Following months of delays and legislative maneuvering, President Joe Biden signed the $1.2 trillion bipartisan infrastructure bill into law Monday, notching a significant political victory amid slumping polls and an uncertain future for other elements of his agenda.
“For too long, we’ve talked about having the best economy in the world,” Biden said in his prepared remarks. “We’ve talked about asserting American leadership in the world with the best and safest roads, railways, ports, and airports. Here in Washington, we’ve heard countless speeches, promises, and white papers from the experts. But today, we are finally getting it done.”
The Infrastructure Investment and Jobs Act, which passed the Senate in August and the House earlier this month, allocates roughly $1.2 trillion over 10 years for a wide variety of infrastructure projects. About $550 billion of that total is new spending, with the rest representing a renewal of expected funding.
The new spending is divided into $284 billion for surface transportation – which includes roads and bridges, rail, airports, ports, public transit and electric vehicles – and $266 billion for core infrastructure, which includes the power grid, broadband services, water systems and environmental resiliency. Some highlights:
* $73 billion to upgrade the nation’s electrical grid;
* $66 to improve Amtrak rail service;
* $65 billion for broadband internet service, with an emphasis on access in rural areas;
* $47 billion to improve resistance to fires, hurricanes and floods;
* $21 billion for environmental clean-up projects overseen by the Environmental Protection Agency;
* $15 billion to remove lead pipes in municipal water systems;
* $7.5 billion for electric vehicle infrastructure.
Some of the spending will be offset by revenue sources, including $200 billion in unused Covid-19 relief spending and about $50 billion in unemployment benefit funds returned by the states, but the offsets will not cover the full cost. According to the Congressional Budget Office, the infrastructure package will add $256 billion to the federal deficit over the next 10 years.
A bipartisan effort: Lawmakers from both parties attended the signing ceremony on the White House lawn, including key negotiators Sens. Kyrsten Sinema (D-AZ) and Rob Portman (R-OH), and the president said that the passage of the bill is “proof that despite the cynics, Democrats and Republicans can come together and deliver results.”

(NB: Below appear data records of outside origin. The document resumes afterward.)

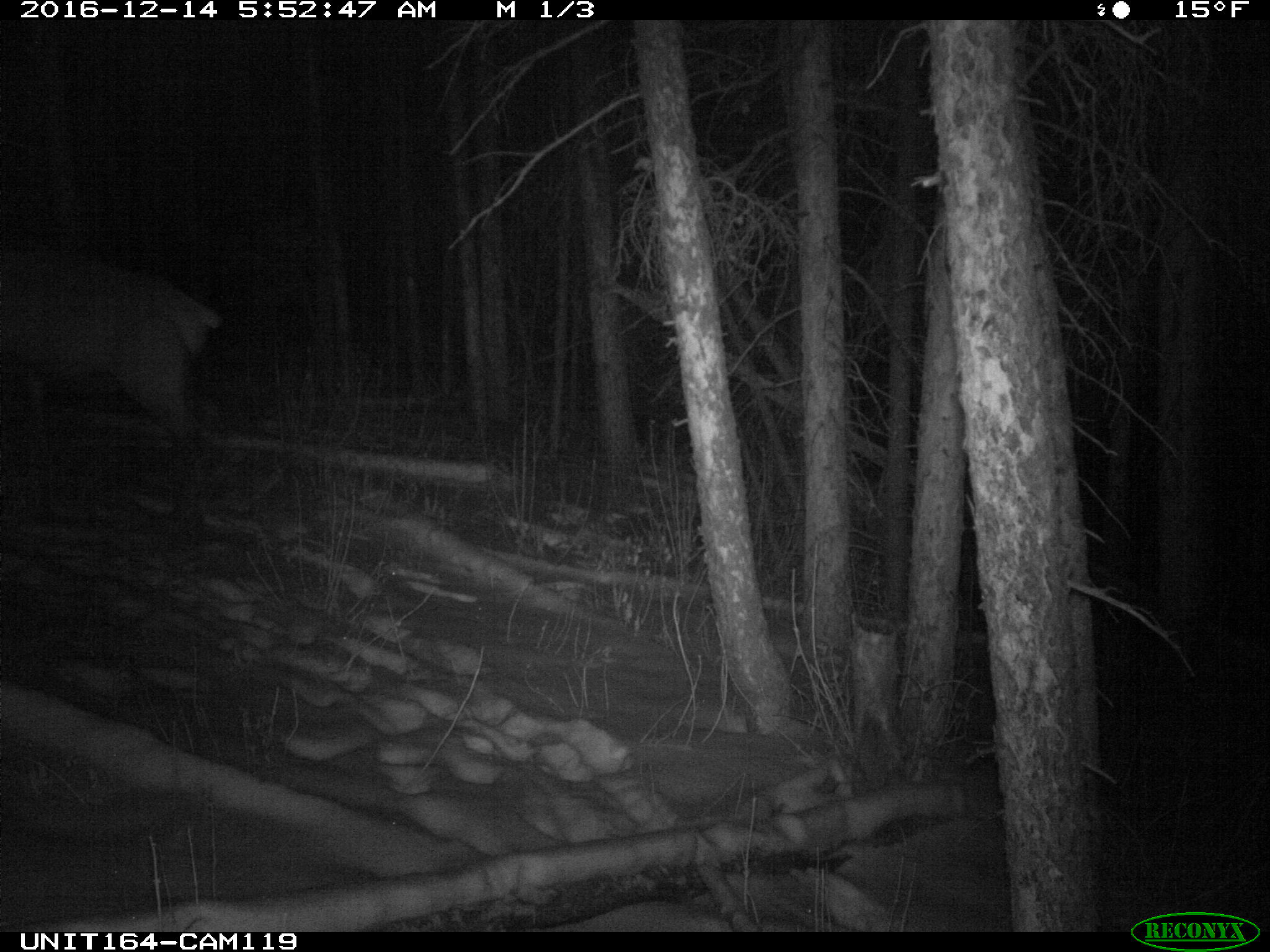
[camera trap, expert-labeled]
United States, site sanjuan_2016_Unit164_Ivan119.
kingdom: Animalia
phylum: Chordata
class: Mammalia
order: Artiodactyla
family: Cervidae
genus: Cervus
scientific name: Cervus elaphus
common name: red deer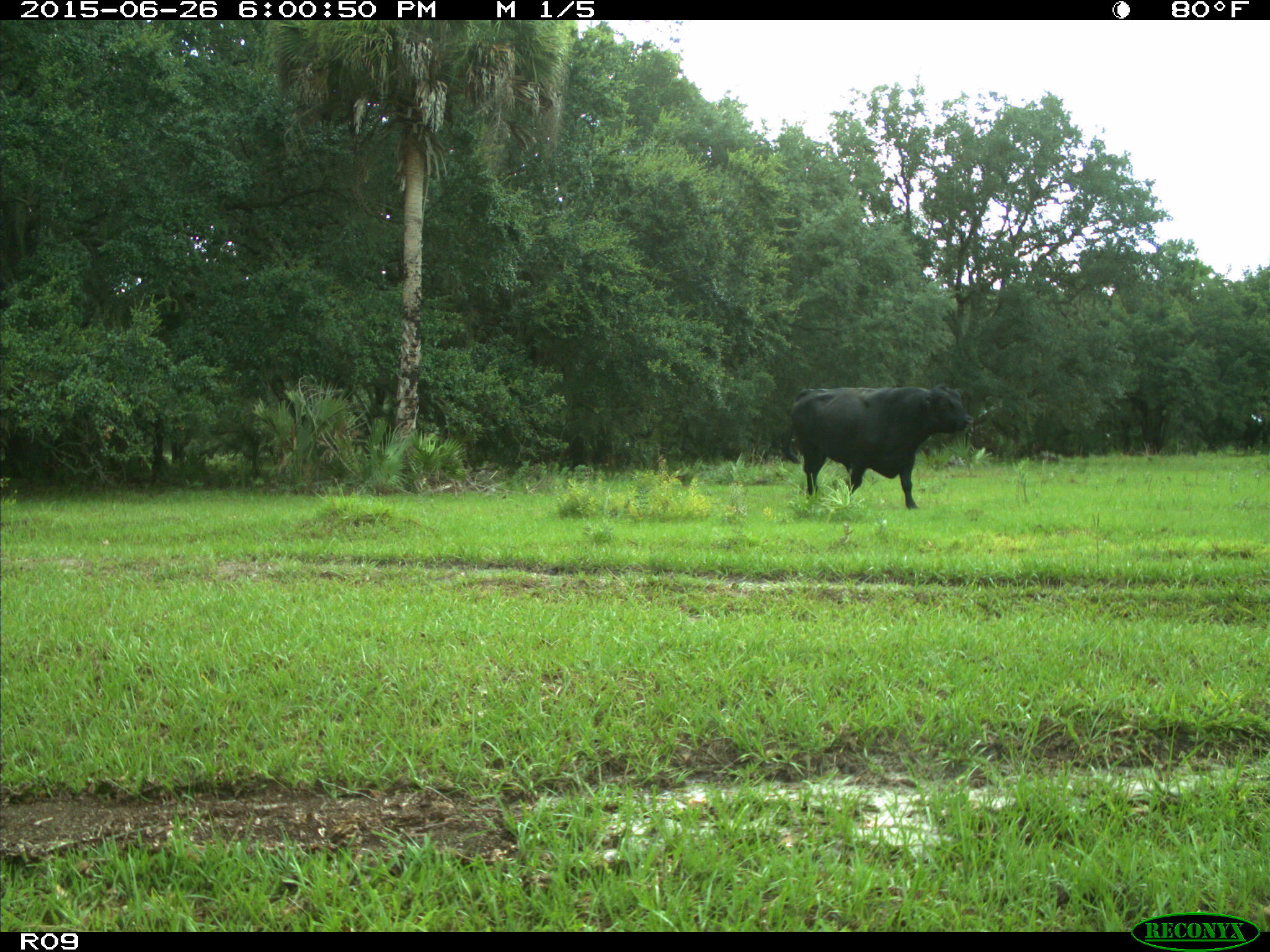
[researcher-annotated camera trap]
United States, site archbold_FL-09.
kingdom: Animalia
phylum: Chordata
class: Mammalia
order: Artiodactyla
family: Bovidae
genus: Bos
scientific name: Bos taurus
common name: domestic cow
Bos taurus (domestic cow).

Still, the votes on the bills were lopsided, with all but a handful of Democrats voting yes and the majority of Republicans voting no. In the Senate, 19 of 50 Republicans supported the bill, while just 13 out of 213 Republicans in the House did so – and they have faced a backlash for their bipartisan cooperation.
Most Republican supporters of the legislation did not attend the signing ceremony, including Senate Minority Leader Mitch McConnell (R-KY). “In a less polarized era, a White House photo-op to promote a major public-works bill—the kind of bipartisan achievement presidents of both parties have sought and failed to secure for years—could have been a hot ticket in Washington,” The Wall Street Journal’s Lindsay Wise and Eliza Collins wrote. “Now, many GOP lawmakers say they’re skipping the event, as Republican members of Congress who ensured the legislation’s success find themselves contending with death threats from outside Congress and calls within their own party to strip them of their House committee assignments.”
Bipartisan support weakening: While the White House is hoping to win some political points from the long-awaited signing of the infrastructure bill, support for the effort appears to be slipping among voters. In August, 58% of respondents in a Morning Consult poll said they support the bill, but by last week that number had dropped to 50%. While support among Democrats has remained steady at about 80%, approval among Republicans fell from 40% to 22%.
Supervisor named: The White House said Sunday the former New Orleans Mayor Mitch Landrieu will oversee the implementation of the infrastructure bill. “In this role, Landrieu will oversee the most significant and comprehensive investments in American infrastructure in generations,” Biden said in a statement.
Landrieu, who also served as lieutenant governor of Louisiana, will be a senior White House adviser, working through the National Economic Council to coordinate the infrastructure spending. According to The Wall Street Journal, Landrieu was chosen in part for his experience in helping to rebuild New Orleans after Hurricane Katrina devastated the city in 2005.